The Republican nominee went on to offer a lengthy and discursive defence of his recent visit to Arlington National Cemetery, which he has been criticised for turning into a campaign photo opportunity. Trump insisted that he was there at the invitation of the families of 13 US service members killed in Afghanistan and they asked to take pictures with him. A member of the audience shouted: “Thank you for respecting our veterans, Mr President!”
Trump repeatedly and bitterly criticised Biden and Harris for the Afghanistan withdrawal. “These people were killed by Biden, as far as I’m concerned,” he said, while also railing against “wokeness” in the military.
The conversation also gave Trump a rare platform to reminisce about his life and career. He told the audience that his mother Mary Anne MacLeod came from Scotland. “Do you know that some of the biggest, smartest, most brilliant leaders come from Scotland? Or at least, you know, their parents came from Scotland. Scotland did very well in this country.”
She came to the US, he continued, and met his father, Fred. “They fell in love. They got married and they were married for six and half decades. A long time. I said, Pop, I’m not going to be able to beat you.” Trump is now in his third marriage.
The former president had entered the hotel ballroom as he does at his signature rallies, standing and soaking up applause and chants of “Trump! Trump! Trump!” as Lee Greenwood’s God Bless the USA boomed from loudspeakers.
Trump was seeking to shore up support and enthusiasm among a major part of his base. The bulk of Moms for Liberty’s 130,000-plus members are conservatives who agree with him that parents should have more say in public education and that racial equity programs and transgender accommodations do not belong in schools.
Yet Trump also runs the risk of alienating some moderate voters, many of whom see Moms for Liberty as extreme. In recent months a series of embarrassing scandals and disappointing performances during local elections have called Moms for Liberty’s influence into question.
The group also has voiced support for Project 2025, a radical blueprint for a Republican presidency from which Trump has repeatedly tried to distance himself.
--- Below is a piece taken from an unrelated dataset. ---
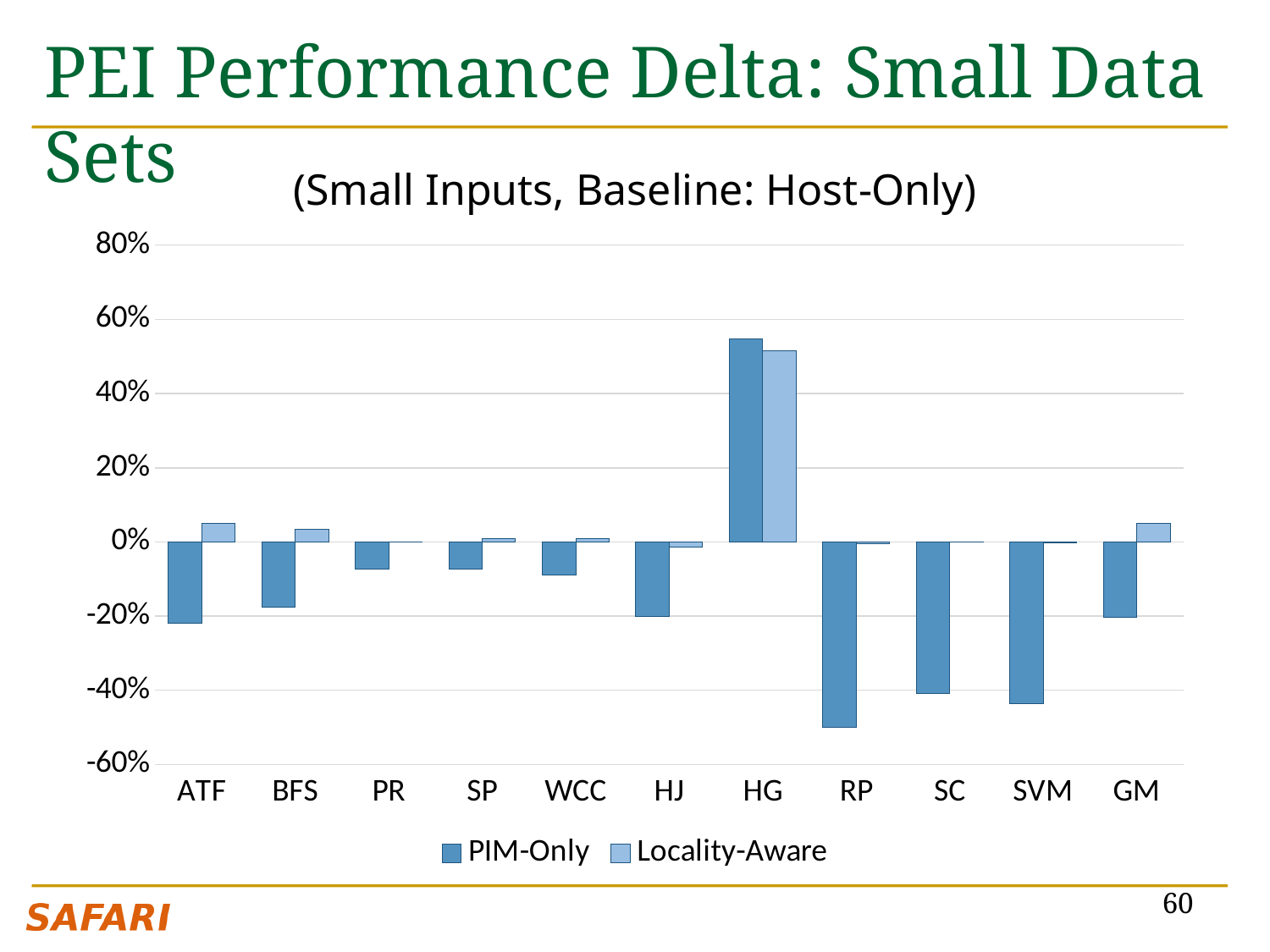
Is the PIM-Only value for SC greater or less than -20%? less What kind of chart is shown on the slide? bar chart Is the PIM-Only value for HG greater or less than 40%? greater Is the PIM-Only value for RP greater or less than -40%? less Which category has the highest PIM-Only value? HG Which is larger for ATF, the PIM-Only value or the Locality-Aware value? Locality-Aware Which category has the highest Locality-Aware value? HG How many categories are shown on the x axis? 11 What are the two series named in the legend? PIM-Only and Locality-Aware How many series does the legend list? 2 Which category has the lowest PIM-Only value? RP Which is larger, the PIM-Only value for RP or the PIM-Only value for SC? SC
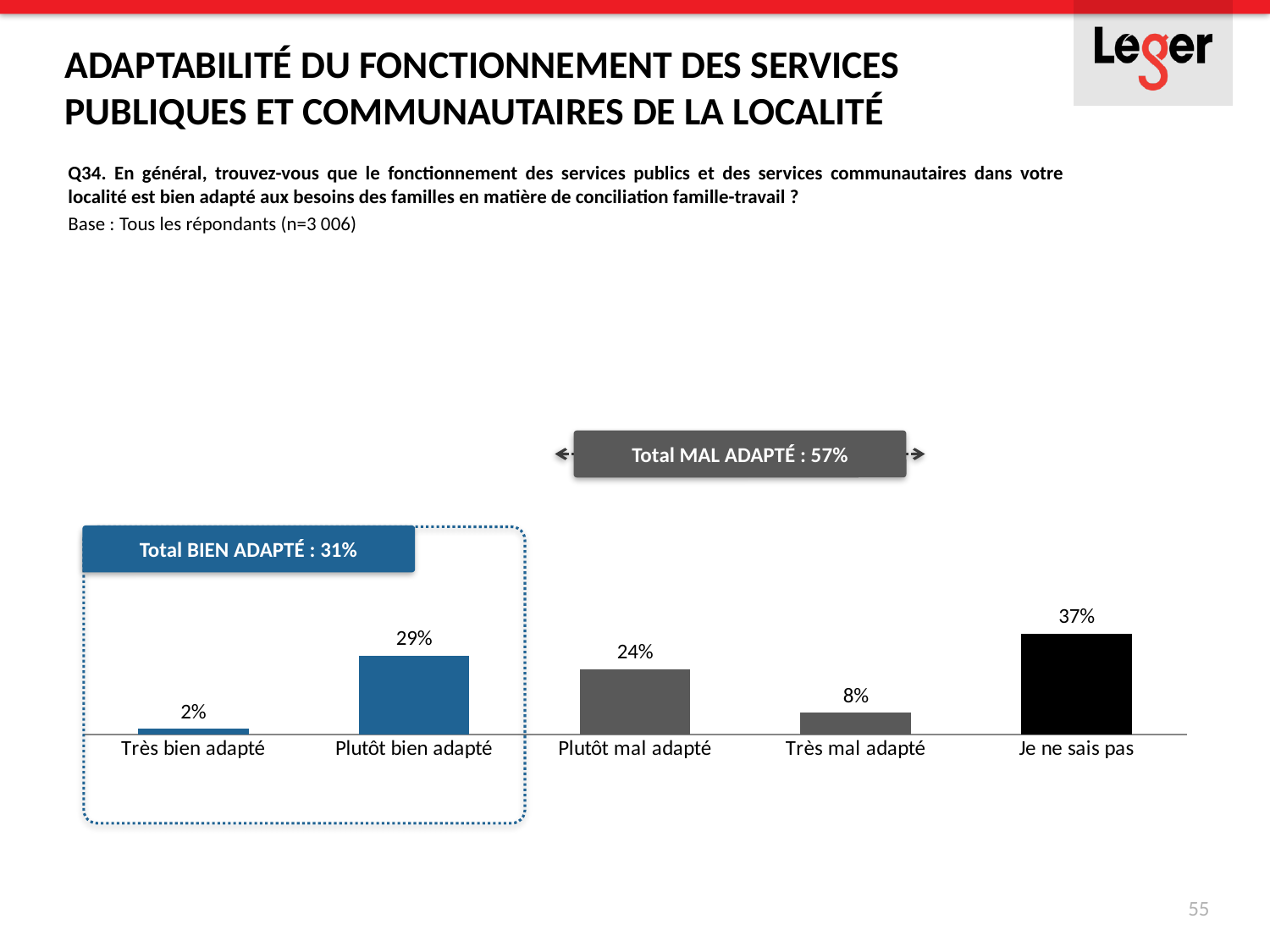
Which category has the lowest value? Très bien adapté Which category has the highest value? Je ne sais pas What total is shown in the box labelled "Total BIEN ADAPTÉ"? 31% What total is shown in the box labelled "Total MAL ADAPTÉ"? 57% What is the value for "Plutôt bien adapté"? 29% What is the value for "Plutôt mal adapté"? 24% What kind of chart is shown on the slide? Bar chart What is the value for "Je ne sais pas"? 37% What is the difference between "Plutôt bien adapté" and "Plutôt mal adapté"? 5% How many categories are shown in the chart? 5 Which is larger, "Très mal adapté" or "Très bien adapté"? Très mal adapté What is the value for "Très mal adapté"? 8%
Moms for Liberty serves on the advisory board for Project 2025, and the author of the document’s education chapter taught a “strategy session” at the group’s gathering.
Paula Steiner, a Republican activist from Vienna, Virginia, said in an interview that Trump is the one “standing in the way” of further attacks on parents’ rights. “Tim Walz and Kamala Harris will do everything they can to make America the most liberal country we’ve seen,” she added. “They will go beyond England [and] the other European countries.”